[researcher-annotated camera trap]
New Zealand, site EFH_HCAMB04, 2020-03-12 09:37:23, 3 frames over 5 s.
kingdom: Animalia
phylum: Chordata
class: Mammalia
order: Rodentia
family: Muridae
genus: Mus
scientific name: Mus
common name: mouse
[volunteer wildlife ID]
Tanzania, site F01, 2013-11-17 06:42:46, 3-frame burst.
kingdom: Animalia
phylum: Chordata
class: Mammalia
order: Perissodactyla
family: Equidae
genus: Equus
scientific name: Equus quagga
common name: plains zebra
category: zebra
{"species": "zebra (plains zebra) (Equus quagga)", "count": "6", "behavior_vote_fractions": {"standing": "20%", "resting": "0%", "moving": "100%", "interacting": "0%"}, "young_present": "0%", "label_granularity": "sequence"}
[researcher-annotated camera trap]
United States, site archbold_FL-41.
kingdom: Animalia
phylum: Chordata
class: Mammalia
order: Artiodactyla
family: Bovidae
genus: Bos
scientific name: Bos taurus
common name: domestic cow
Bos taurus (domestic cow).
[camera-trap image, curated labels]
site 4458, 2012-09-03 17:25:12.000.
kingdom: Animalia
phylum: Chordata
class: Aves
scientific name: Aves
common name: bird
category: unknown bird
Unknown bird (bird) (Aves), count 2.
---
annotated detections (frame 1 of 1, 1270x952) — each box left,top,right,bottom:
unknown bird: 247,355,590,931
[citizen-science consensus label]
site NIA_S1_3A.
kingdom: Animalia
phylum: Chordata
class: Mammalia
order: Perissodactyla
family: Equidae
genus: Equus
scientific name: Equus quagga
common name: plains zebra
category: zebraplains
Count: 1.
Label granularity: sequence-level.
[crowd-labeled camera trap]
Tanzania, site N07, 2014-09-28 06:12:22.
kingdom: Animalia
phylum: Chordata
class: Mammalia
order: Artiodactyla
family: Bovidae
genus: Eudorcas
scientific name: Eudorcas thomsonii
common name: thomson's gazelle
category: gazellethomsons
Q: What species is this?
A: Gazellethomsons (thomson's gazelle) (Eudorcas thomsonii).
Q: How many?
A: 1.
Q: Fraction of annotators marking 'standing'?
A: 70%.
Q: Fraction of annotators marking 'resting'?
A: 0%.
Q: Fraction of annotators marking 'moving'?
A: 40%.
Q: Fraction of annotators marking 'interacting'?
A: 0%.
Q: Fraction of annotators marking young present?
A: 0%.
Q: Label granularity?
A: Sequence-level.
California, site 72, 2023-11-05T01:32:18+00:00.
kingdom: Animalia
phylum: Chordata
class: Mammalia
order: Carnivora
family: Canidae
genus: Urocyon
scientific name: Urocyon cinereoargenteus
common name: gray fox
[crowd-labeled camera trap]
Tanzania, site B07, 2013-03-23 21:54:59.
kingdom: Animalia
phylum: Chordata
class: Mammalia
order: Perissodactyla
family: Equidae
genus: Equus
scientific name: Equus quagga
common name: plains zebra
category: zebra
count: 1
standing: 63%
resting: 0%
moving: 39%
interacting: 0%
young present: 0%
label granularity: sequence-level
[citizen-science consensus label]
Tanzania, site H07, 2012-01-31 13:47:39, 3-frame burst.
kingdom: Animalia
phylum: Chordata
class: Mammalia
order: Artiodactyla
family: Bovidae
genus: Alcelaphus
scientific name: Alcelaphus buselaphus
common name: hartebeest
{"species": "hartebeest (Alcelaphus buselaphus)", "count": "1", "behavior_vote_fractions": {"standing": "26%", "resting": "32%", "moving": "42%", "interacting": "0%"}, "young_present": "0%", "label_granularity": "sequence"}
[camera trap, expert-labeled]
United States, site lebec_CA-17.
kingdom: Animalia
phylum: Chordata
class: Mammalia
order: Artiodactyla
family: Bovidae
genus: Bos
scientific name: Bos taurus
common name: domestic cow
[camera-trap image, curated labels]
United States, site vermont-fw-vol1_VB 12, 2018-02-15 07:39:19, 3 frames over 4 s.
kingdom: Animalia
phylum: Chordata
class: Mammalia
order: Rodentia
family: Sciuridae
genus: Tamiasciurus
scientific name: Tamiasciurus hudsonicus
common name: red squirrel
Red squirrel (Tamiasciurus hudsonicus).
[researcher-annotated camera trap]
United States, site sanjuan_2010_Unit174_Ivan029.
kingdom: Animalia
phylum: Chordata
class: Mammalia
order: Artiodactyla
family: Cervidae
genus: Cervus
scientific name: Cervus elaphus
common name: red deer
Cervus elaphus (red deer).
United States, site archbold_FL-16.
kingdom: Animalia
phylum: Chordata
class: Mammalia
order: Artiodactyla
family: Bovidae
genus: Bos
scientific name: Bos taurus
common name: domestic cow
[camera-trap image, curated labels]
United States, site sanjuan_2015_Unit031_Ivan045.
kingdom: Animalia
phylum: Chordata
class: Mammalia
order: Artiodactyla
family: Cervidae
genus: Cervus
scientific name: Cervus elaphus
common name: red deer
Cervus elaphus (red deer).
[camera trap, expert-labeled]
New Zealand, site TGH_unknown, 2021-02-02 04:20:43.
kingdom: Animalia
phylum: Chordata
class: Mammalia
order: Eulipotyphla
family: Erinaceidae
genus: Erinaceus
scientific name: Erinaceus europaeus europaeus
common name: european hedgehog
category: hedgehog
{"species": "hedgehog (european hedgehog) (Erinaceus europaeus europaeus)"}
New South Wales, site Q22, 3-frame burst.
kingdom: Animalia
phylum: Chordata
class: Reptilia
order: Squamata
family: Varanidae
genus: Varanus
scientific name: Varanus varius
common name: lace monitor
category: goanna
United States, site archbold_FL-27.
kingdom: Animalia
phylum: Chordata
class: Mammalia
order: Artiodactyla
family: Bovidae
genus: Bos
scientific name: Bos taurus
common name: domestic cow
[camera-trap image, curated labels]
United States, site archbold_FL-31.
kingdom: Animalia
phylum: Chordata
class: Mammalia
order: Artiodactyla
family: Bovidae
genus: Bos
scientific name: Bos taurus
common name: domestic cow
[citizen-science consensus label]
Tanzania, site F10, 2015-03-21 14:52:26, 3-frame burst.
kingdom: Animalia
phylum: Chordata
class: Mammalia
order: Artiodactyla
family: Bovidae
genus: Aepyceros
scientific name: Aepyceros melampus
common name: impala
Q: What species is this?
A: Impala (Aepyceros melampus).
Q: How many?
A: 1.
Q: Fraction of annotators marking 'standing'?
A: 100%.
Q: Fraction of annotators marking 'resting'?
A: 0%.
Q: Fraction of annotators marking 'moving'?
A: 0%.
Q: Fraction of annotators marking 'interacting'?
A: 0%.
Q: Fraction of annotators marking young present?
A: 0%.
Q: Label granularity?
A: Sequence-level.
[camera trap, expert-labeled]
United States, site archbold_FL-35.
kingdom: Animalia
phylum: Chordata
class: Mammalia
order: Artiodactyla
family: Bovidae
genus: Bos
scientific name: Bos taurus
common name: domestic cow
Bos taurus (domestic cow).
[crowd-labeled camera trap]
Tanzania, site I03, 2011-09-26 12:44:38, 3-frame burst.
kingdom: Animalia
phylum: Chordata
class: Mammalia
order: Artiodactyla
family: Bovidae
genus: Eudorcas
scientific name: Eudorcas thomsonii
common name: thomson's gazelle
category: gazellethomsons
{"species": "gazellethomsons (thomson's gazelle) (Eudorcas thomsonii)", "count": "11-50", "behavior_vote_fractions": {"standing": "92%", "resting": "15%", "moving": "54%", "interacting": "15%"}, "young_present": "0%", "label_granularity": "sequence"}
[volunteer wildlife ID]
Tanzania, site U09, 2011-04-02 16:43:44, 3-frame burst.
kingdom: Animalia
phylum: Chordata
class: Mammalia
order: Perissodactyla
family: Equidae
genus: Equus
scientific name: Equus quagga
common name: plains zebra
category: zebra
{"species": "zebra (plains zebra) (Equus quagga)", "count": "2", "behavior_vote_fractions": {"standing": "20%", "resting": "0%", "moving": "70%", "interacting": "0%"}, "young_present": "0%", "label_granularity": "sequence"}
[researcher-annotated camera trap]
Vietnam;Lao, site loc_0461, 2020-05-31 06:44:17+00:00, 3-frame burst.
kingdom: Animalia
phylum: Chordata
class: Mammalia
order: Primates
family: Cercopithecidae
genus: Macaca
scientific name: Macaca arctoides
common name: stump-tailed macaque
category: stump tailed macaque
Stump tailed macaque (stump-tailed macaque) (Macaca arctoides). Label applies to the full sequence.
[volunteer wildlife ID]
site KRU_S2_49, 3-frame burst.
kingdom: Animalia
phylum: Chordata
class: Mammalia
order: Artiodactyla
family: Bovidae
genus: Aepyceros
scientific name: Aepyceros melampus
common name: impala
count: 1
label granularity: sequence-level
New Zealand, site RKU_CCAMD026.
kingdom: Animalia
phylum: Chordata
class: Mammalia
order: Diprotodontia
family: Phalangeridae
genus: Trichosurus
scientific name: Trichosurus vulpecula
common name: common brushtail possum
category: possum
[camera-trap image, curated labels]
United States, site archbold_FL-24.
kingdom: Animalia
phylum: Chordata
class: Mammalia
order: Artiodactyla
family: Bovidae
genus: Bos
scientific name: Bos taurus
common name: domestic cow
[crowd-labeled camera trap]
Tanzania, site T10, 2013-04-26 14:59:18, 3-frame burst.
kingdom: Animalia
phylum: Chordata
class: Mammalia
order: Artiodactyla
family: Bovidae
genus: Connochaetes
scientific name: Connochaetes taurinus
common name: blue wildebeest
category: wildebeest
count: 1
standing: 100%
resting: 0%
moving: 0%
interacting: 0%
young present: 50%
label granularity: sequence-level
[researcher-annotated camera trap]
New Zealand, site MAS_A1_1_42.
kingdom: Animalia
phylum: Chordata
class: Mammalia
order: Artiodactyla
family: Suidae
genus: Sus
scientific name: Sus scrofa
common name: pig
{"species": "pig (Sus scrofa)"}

*WHAT IS NEEDED*
When you retype the data above, start at its first line, stop after the line containing "common name: bird", and leave out everything else.

*SOLUTION TO THE EXERCISE*
[researcher-annotated camera trap]
New Zealand, site EFH_HCAMB04, 2020-03-12 09:37:23, 3 frames over 5 s.
kingdom: Animalia
phylum: Chordata
class: Mammalia
order: Rodentia
family: Muridae
genus: Mus
scientific name: Mus
common name: mouse
[volunteer wildlife ID]
Tanzania, site F01, 2013-11-17 06:42:46, 3-frame burst.
kingdom: Animalia
phylum: Chordata
class: Mammalia
order: Perissodactyla
family: Equidae
genus: Equus
scientific name: Equus quagga
common name: plains zebra
category: zebra
{"species": "zebra (plains zebra) (Equus quagga)", "count": "6", "behavior_vote_fractions": {"standing": "20%", "resting": "0%", "moving": "100%", "interacting": "0%"}, "young_present": "0%", "label_granularity": "sequence"}
[researcher-annotated camera trap]
United States, site archbold_FL-41.
kingdom: Animalia
phylum: Chordata
class: Mammalia
order: Artiodactyla
family: Bovidae
genus: Bos
scientific name: Bos taurus
common name: domestic cow
Bos taurus (domestic cow).
[camera-trap image, curated labels]
site 4458, 2012-09-03 17:25:12.000.
kingdom: Animalia
phylum: Chordata
class: Aves
scientific name: Aves
common name: bird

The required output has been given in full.